Goal of the exercise.
What is needed is an exact repeat of the lines from the line containing "From the options" through the final line of the entries below, and nothing else.

Input.
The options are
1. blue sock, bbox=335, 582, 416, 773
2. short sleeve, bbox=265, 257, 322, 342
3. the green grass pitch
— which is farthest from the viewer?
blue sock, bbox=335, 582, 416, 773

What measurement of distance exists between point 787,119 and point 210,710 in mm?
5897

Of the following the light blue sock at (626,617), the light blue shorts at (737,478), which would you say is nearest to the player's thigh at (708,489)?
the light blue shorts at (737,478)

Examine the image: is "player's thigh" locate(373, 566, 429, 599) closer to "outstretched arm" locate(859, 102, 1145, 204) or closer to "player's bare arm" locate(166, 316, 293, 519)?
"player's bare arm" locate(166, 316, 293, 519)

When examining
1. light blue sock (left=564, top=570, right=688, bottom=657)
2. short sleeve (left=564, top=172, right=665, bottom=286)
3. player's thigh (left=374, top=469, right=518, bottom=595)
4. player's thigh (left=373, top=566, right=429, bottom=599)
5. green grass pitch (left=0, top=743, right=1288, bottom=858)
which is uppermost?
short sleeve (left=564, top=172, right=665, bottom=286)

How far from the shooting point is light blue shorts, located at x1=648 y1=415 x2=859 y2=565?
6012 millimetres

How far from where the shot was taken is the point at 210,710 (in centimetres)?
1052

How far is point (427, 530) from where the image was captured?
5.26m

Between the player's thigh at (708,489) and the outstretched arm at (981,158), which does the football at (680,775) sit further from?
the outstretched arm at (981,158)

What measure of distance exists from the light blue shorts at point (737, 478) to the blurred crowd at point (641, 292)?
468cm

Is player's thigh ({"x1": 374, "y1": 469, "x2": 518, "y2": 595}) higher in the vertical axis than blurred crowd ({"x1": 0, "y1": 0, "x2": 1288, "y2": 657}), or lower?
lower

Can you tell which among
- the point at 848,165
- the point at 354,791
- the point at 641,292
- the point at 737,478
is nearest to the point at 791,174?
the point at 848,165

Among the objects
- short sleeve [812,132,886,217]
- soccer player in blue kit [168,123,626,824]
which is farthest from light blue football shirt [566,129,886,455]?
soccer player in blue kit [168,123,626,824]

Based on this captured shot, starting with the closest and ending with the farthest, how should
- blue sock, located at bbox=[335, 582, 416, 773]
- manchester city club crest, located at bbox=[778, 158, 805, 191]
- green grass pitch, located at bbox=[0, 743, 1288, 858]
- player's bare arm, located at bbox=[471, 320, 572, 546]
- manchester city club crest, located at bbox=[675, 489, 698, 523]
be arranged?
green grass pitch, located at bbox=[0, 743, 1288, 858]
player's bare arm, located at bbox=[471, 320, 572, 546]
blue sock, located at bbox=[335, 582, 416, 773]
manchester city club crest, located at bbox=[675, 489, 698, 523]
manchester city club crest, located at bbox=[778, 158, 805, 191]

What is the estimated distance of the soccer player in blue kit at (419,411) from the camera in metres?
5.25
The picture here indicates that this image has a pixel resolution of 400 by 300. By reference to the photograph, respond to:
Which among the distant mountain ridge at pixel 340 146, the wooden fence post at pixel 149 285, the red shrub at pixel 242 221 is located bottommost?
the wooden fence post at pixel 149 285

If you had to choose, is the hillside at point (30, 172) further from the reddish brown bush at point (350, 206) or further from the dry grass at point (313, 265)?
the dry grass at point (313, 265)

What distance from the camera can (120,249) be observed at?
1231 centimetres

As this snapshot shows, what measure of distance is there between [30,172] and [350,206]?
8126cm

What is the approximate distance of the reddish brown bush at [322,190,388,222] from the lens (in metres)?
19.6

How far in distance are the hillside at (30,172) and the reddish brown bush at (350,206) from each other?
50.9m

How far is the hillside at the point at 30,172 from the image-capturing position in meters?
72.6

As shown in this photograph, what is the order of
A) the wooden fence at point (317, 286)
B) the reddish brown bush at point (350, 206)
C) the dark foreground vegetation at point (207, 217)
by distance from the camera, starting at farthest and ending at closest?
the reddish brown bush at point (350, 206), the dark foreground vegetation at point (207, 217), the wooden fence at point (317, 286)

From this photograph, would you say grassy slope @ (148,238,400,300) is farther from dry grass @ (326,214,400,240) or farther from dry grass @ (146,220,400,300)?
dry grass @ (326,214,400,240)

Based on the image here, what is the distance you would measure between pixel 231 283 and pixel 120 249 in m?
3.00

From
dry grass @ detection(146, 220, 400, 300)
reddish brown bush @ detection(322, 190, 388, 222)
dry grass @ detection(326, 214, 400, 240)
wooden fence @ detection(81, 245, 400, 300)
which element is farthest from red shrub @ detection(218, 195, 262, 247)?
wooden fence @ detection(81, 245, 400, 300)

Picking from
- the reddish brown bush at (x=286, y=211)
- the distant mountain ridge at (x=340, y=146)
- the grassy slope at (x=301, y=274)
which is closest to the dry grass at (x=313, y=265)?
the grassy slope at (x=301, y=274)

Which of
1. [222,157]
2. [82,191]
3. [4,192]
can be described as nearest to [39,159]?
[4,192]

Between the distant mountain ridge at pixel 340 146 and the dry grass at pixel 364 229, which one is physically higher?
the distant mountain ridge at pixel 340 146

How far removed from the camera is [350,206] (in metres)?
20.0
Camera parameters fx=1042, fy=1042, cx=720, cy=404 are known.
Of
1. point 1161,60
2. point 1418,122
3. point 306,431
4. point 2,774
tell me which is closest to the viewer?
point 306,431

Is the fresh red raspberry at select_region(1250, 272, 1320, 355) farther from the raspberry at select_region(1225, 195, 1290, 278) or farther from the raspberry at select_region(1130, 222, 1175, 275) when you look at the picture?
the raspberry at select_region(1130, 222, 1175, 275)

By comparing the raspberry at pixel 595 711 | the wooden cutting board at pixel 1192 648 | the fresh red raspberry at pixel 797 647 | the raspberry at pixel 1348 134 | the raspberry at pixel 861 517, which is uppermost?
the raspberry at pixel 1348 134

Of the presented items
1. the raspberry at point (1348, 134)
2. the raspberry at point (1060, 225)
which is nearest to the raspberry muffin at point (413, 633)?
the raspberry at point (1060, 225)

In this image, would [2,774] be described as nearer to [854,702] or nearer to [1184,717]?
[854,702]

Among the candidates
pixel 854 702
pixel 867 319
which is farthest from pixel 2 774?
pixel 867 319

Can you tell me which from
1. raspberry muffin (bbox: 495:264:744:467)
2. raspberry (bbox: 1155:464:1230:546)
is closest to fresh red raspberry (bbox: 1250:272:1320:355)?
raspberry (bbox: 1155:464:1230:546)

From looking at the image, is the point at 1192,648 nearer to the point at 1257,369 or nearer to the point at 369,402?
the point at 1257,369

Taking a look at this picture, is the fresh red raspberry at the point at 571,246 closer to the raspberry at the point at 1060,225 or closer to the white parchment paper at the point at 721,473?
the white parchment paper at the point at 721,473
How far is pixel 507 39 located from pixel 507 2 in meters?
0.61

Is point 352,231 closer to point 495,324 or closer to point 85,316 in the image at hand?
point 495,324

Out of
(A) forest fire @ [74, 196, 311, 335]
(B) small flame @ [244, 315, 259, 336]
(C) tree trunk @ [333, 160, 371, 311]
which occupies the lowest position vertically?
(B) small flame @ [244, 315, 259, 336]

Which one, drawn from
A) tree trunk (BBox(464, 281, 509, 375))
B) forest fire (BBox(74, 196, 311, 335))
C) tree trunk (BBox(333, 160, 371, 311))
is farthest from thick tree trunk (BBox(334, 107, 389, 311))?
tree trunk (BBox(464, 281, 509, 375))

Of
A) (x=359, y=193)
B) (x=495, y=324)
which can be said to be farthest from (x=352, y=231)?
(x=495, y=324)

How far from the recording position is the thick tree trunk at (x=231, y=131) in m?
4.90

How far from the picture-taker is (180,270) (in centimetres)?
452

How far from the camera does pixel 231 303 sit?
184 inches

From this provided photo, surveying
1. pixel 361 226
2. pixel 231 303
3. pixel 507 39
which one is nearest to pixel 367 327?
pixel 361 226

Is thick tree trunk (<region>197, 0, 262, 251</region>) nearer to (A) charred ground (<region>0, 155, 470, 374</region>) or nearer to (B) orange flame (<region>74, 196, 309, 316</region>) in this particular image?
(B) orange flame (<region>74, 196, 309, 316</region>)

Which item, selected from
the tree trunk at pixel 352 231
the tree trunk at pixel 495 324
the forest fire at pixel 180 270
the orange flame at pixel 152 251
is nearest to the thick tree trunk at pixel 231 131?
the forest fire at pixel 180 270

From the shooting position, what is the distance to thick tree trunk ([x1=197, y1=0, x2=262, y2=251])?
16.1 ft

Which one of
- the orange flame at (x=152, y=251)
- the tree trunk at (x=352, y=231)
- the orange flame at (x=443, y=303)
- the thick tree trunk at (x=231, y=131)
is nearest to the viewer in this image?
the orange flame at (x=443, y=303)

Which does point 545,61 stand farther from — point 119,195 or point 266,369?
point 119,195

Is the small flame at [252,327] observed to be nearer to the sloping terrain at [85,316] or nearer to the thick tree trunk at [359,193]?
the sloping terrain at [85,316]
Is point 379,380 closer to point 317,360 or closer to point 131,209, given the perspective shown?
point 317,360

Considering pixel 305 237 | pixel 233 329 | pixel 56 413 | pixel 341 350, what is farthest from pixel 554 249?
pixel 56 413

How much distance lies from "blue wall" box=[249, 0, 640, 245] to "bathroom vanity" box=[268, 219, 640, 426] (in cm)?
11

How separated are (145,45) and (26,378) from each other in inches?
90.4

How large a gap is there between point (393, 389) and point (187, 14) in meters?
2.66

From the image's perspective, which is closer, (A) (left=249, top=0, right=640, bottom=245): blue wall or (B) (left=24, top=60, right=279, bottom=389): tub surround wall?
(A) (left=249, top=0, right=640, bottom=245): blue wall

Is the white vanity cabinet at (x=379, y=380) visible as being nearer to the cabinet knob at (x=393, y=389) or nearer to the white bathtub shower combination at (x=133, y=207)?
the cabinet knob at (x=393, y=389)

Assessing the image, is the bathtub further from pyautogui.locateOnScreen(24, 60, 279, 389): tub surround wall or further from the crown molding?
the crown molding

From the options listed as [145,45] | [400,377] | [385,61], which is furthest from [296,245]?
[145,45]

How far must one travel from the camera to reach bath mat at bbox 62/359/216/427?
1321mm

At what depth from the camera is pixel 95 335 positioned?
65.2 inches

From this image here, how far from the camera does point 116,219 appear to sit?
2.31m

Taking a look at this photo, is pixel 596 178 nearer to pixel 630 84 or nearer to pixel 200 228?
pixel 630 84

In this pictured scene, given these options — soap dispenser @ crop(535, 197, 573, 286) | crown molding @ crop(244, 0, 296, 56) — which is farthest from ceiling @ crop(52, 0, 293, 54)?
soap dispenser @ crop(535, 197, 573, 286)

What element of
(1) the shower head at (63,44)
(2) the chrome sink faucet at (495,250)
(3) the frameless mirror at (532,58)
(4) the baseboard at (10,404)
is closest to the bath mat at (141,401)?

Final answer.
From the options listed as [145,45] | [400,377] | [385,61], which is furthest from [296,245]?
[145,45]

How far must one travel from the camera to reach bath mat at bbox 62/359/216/427?
1321mm

At what depth from the camera is pixel 95 335 positioned?
65.2 inches

From this image here, how far from the camera does point 116,219 appear to sit?
2.31m

Taking a look at this photo, is pixel 596 178 nearer to pixel 630 84 or nearer to pixel 200 228?
pixel 630 84

In this pictured scene, given these options — soap dispenser @ crop(535, 197, 573, 286) | crown molding @ crop(244, 0, 296, 56) — which is farthest from ceiling @ crop(52, 0, 293, 54)?
soap dispenser @ crop(535, 197, 573, 286)

What element of
(1) the shower head at (63,44)
(2) the chrome sink faucet at (495,250)
(3) the frameless mirror at (532,58)
(4) the baseboard at (10,404)
is closest to the bath mat at (141,401)?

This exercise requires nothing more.